Palermo, un caleidoscopio di memorie scolpite nella pietra e nel colore, si rivela attraverso lo sguardo acuto di Sergio Troisi, in un viaggio che si snoda dall’età del Paleolitico superiore ai mosaici contemporanei.
“Palermo, racconto di una città in 100 opere”, pubblicato da Kalós, non è un mero excursus storico-artistico, ma una narrazione suggestiva, un percorso emozionale che intreccia arte, storia e identità.
Il viaggio inizia con i graffiti preistorici dell’Addaura, testimonianze silenziose di una presenza umana primordiale, per elevarsi fino a un planisfero presente, emblema di un’identità palermitana che si fa spazio nel mondo.
Questo oggetto, collocato in un ristorante multietnico nel cuore dell’Albergheria, visualizza Palermo come un nodo pulsante, un centro da cui irradiano connessioni verso ogni direzione del globo, incarnando una città cosmopolita e profondamente radicata nel suo territorio.
La selezione delle cento opere e degli oggetti che compongono il racconto non segue un ordine cronologico o stilistico convenzionale.
Ogni scelta è dettata da un’ispirazione, un indizio, un’eco di un’esperienza, creando un percorso non lineare, ricco di sorprese e rivelazioni.
Troisi ci conduce attraverso vicende dimenticate, aneddoti curiosi, misteri irrisolti, dipingendo un affresco complesso e sfaccettato della città.

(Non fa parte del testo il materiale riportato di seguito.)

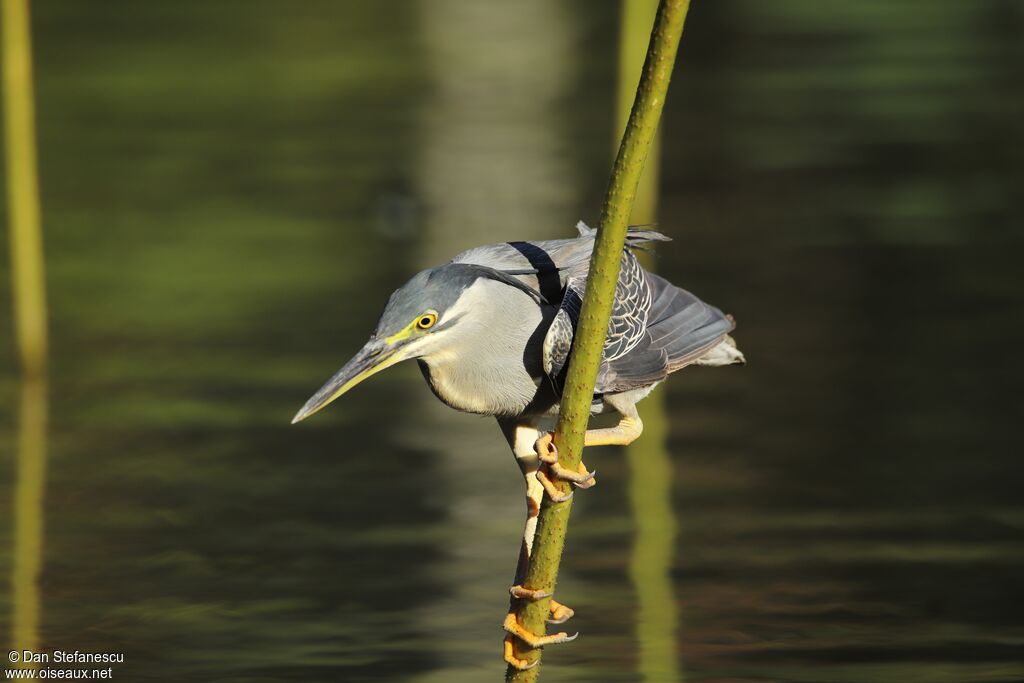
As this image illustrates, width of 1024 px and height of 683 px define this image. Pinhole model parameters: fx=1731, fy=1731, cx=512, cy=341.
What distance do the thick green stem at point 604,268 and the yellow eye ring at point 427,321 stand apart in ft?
1.34

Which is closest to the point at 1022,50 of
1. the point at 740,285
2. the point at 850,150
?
the point at 850,150

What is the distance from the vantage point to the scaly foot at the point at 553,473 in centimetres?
413

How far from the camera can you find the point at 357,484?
30.8ft

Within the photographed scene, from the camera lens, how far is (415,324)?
418 centimetres

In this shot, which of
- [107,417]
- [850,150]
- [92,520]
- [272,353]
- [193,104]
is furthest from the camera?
[193,104]

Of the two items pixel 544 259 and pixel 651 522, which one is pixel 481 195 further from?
pixel 544 259

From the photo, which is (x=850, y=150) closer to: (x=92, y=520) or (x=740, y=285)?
(x=740, y=285)

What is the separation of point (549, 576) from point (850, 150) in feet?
40.4

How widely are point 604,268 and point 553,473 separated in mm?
621

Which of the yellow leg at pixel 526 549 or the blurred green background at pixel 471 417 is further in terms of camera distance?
the blurred green background at pixel 471 417

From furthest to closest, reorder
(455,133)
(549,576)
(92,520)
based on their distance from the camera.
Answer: (455,133) → (92,520) → (549,576)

Emergono storie di tragedie impreviste, come il crollo del pontile del porto nel 1590, immortalato da Alvino, che si tramutò in una carneficina che coinvolse personalità di spicco.
Un racconto che si intreccia con il mistero dell’iconografia del Genio, simbolo ricorrente di Palermo, e con le vicissitudini del celebre ritratto di Franca Florio, modificato più volte da Giovanni Boldini.
L’ombra della perdita si allunga sulla città con la scomparsa del Caravaggio, la Natività trafugata dall’oratorio di San Lorenzo, un furto che ha privato la città di un capolavoro e un enigma che ancora oggi alimenta interrogativi.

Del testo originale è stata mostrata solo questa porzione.